[START OF Extracted data]

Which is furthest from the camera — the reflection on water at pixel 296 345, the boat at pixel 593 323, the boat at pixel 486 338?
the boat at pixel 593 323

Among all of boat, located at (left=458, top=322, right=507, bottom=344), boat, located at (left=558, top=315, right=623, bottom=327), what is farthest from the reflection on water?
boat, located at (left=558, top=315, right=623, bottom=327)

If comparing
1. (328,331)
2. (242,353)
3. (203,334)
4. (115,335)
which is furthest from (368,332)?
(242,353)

[END OF Extracted data]

Extract each entry above and copy it out word for word.

▶ [Problem solution]
Which is furthest from the camera — the reflection on water at pixel 296 345, the boat at pixel 593 323, the boat at pixel 486 338?
the boat at pixel 593 323

Among all of boat, located at (left=458, top=322, right=507, bottom=344), boat, located at (left=558, top=315, right=623, bottom=327), what is farthest from the reflection on water?
boat, located at (left=558, top=315, right=623, bottom=327)

If comparing
1. (328,331)
2. (242,353)
3. (203,334)
4. (115,335)
which is furthest from (368,332)?
(242,353)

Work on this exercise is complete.